AN: set at the beginning of Philosopher's Stone. Written for fan_flashworks, for the Kindness, Sleepless, and Not What It Looks Like challenges.


A tabby cat slunk around the corner of Privet Drive, then paused.

What, Minerva McGonagall wondered, was she doing? Why hadn't she just Apparated away with Dumbledore? Why was she still wandering these streets?

With an internal sigh, she returned the way she had come. She knew perfectly well why she hadn't left. Oh, she wasn't going to go against Dumbledore's plans; after all these years working together, she knew when he wasn't being entirely honest, when he was telling part of but not the whole truth. He had a reason for leaving little Harry with these Muggles, a reason different to the one he had given her earlier. She wouldn't take Harry away, wouldn't touch him even.

But… he was still a baby. She couldn't just leave him alone on the doorstep until morning. She would pay for it tomorrow, with stiff limbs and aching bones, but she would guard him tonight. With all the litheness of her Animagus form, she leapt onto the low garden wall, then down into the garden. Harry seemed to be sleeping quietly, but she moved forward to make sure, then stopped dead, whiskers twitching. There was magic around him, she could feel it.

Treading as cautiously as any hunting cat, she stepped nearer. The blanket, that was it. Had Dumbledore enchanted it? She hadn't seen him do it, but it would have been the work of a moment for him - a wand hidden by long sleeves, wordless magic, a movement camouflaged by tucking the blanket around Harry and leaving the letter in his hand.

Or… was this a simpler, more innocent spell? Minerva remembered Filius Flitwick praising Lily's Charms work. What could be more natural than for Lily to charm her son's blanket, so it would warm without overheating maybe, or stay wrapped around him?

Maybe it was both. Surely Dumbledore wouldn't have left the boy unprotected? Remembering his suggestion they go and join the celebrations, she produced a rather unfeline snort. Celebrations indeed. Yes, You-Know-Who was gone, but at the cost of a chain of so many lives that ended with Lily and James, but didn't begin there. So many young witches and wizards Minerva had taught… No, there was no feeling of celebration in her.

Was Dumbledore celebrating, in his Hogwarts office or the Order's latest hiding place? She doubted it. A glass of wine raised in acknowledgment of the dead, certainly, but no celebration. He knew perhaps better than anyone everything the fighting had cost. Was he waiting for her to join him? Or had he guessed what she would do, even before she knew herself?

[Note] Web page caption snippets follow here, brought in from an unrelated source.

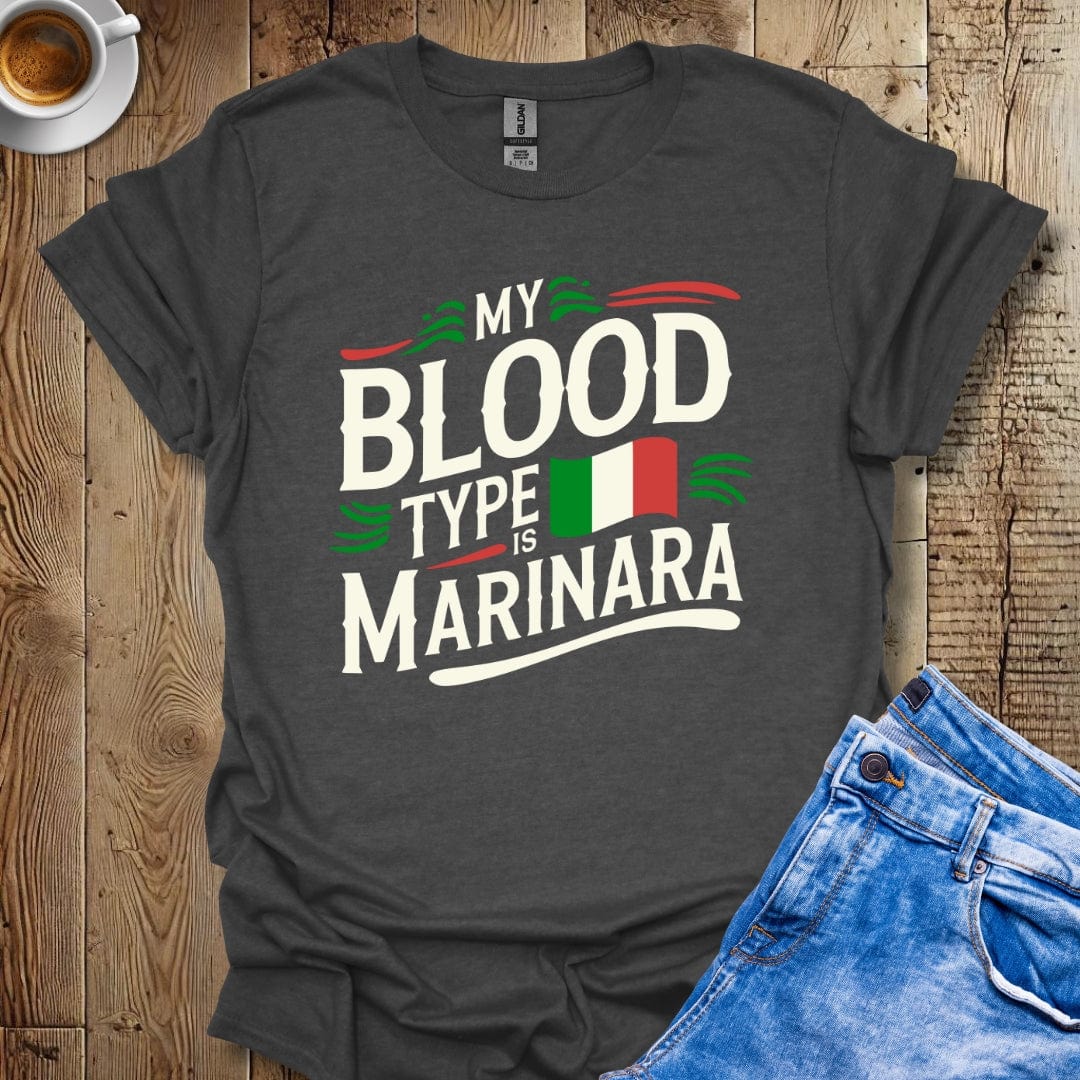 Funny My Blood Type Is Marinara Italian Pride T-shirt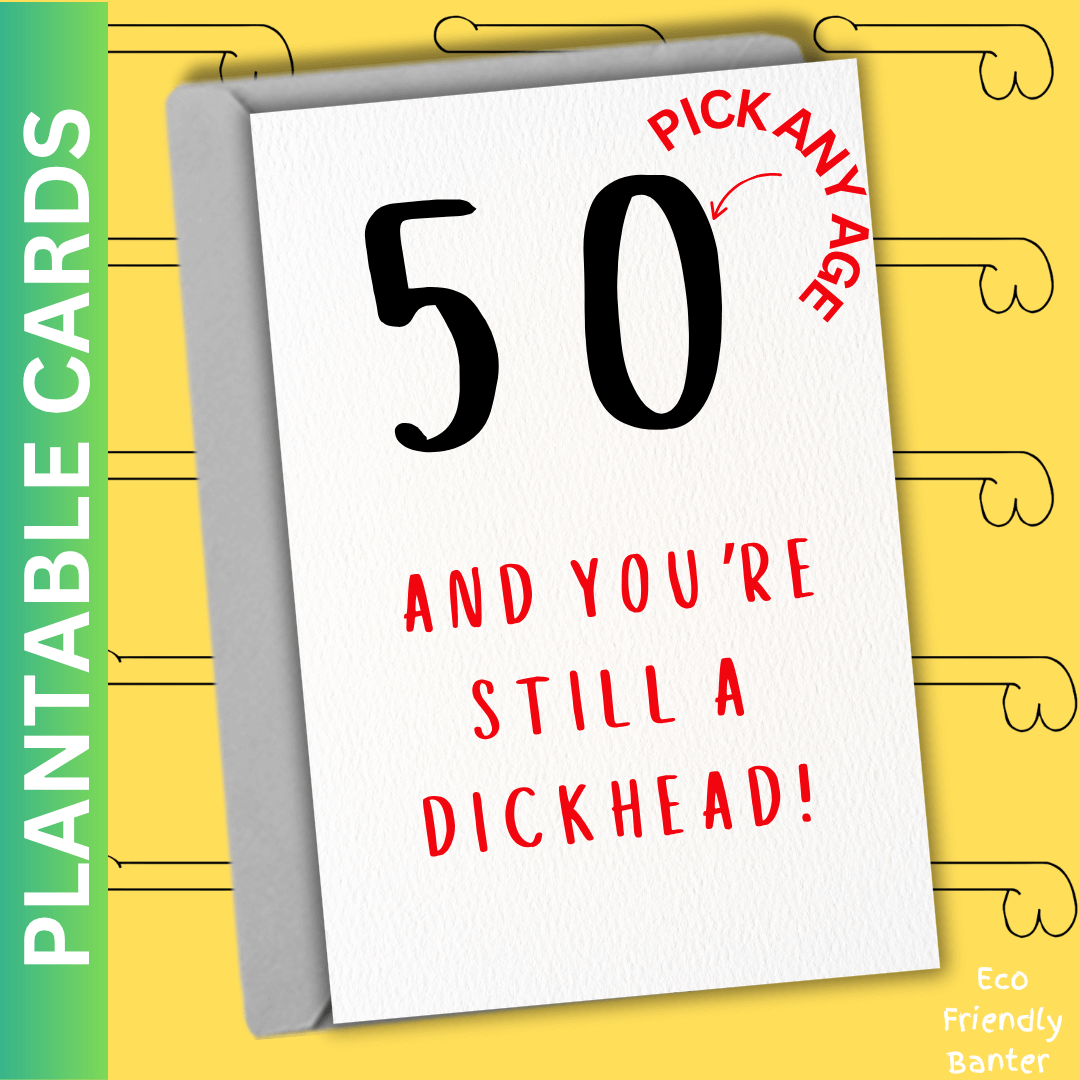 50 AND YOU’RE STILL A  DICKHEAD!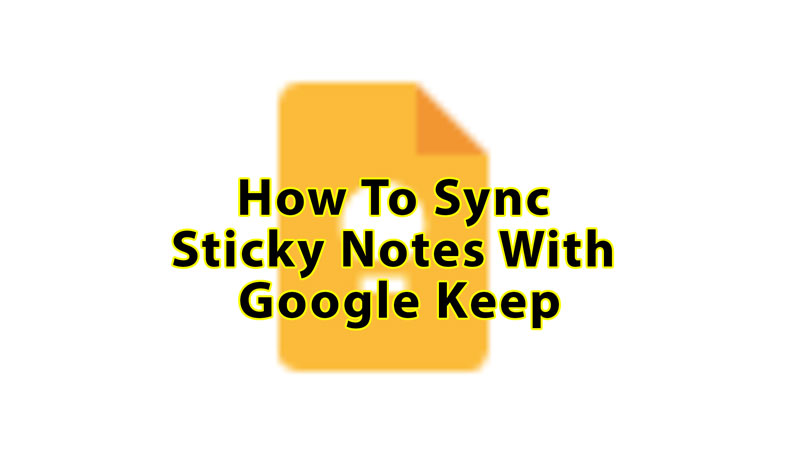 Sync Sticky Notes With Google Keep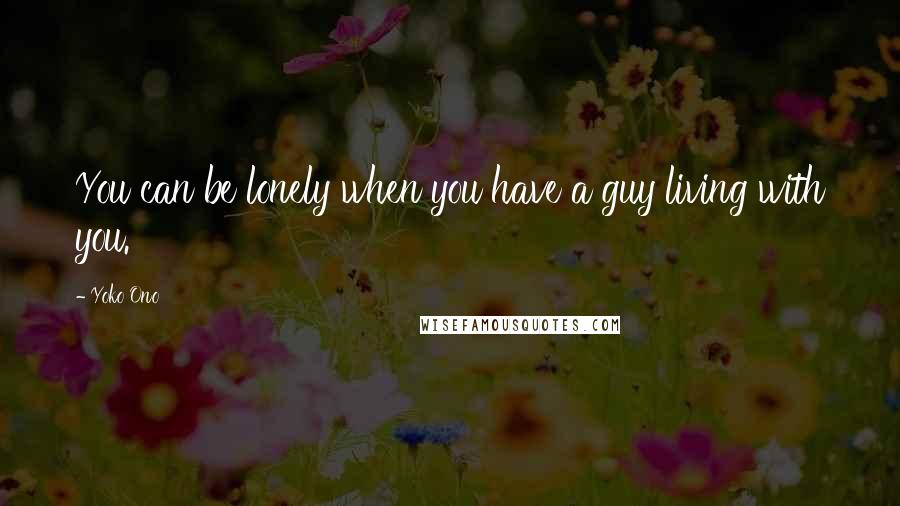 Yoko Ono Quotes: You can be lonely when you have a guy living with you.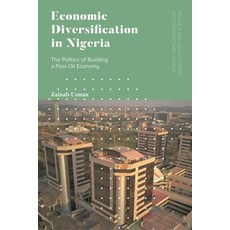 (영문도서) Economic Diversification in Nigeria: The Politics of Building a Post-Oil Economy Paperback, Zed Books, English, 9781786993953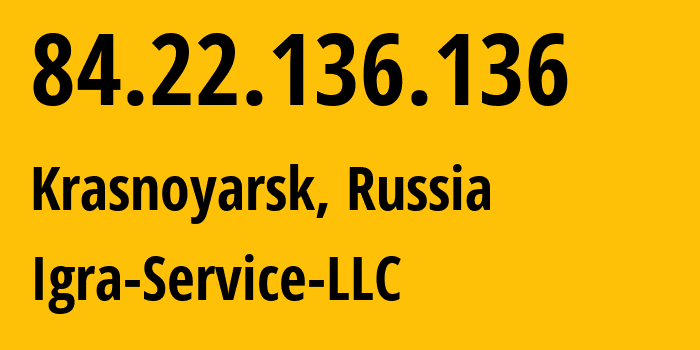 IP address 84.22.136.136 (Krasnoyarsk, Krasnoyarsk Krai, Russia) get location, coordinates on map, ISP provider AS33991 Igra-Service-LLC // who is provider of ip address 84.22.136.136, whose IP address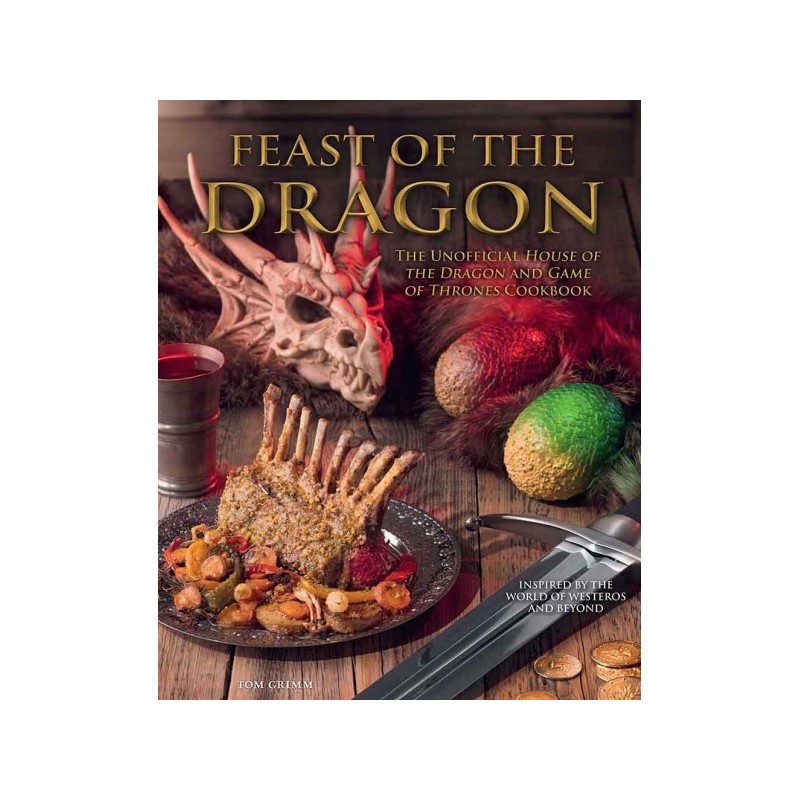 Feast of the Dragon: The Unofficial House of the Dragon and Game of Thrones Cookbook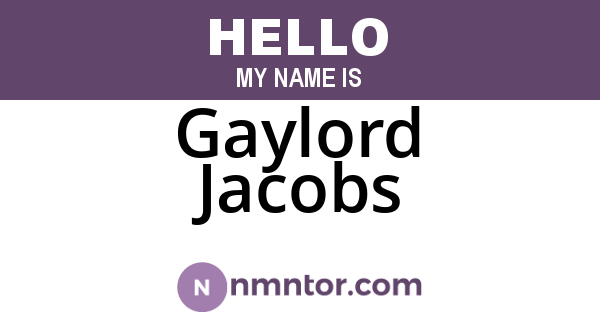 Gaylord Jacobs
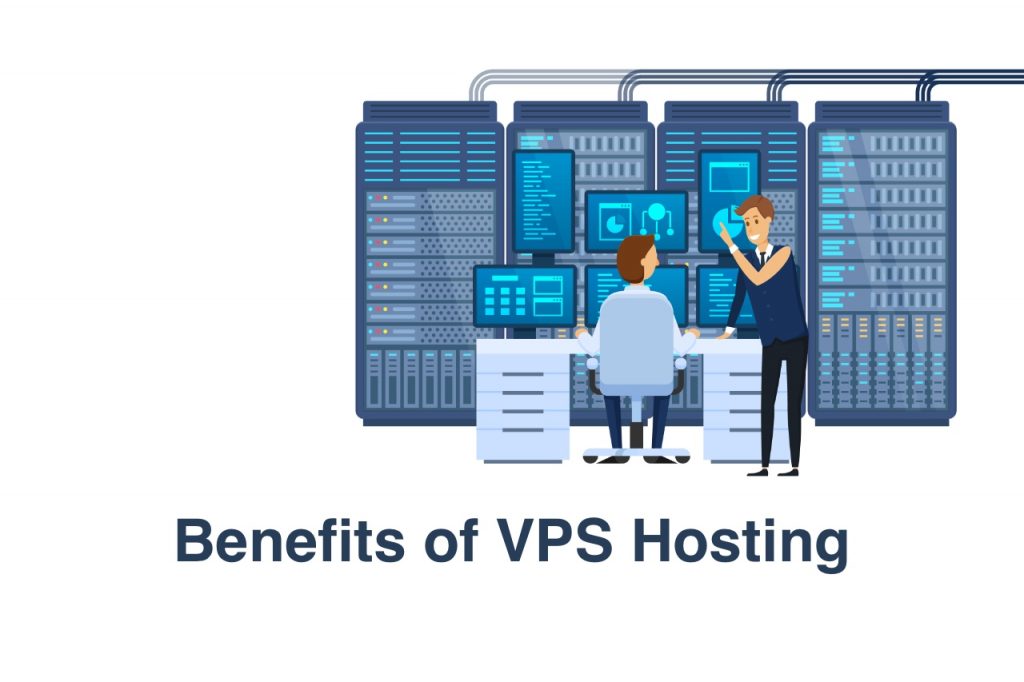 Benefits of VPS Hosting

Hiding in the bushes, Minerva settled for a long vigil. She dozed, sometimes, the light doze of a cat, one eye and both ears well open. When morning came, she watched as Petunia opened the door and screamed. She watched her stoop to pick up Harry quickly and take him inside (she didn't know it was done so quickly because Petunia was terrified a neighbour might look out and see). Only then, her self-imposed task ended, did she slip wearily out of the garden and hunt for a quiet place to transfigure and apparate.

She wouldn't see Harry again for ten years. He would never know his stern Head of House had watched him all through that night, tears sometimes escaping to roll down her furry face.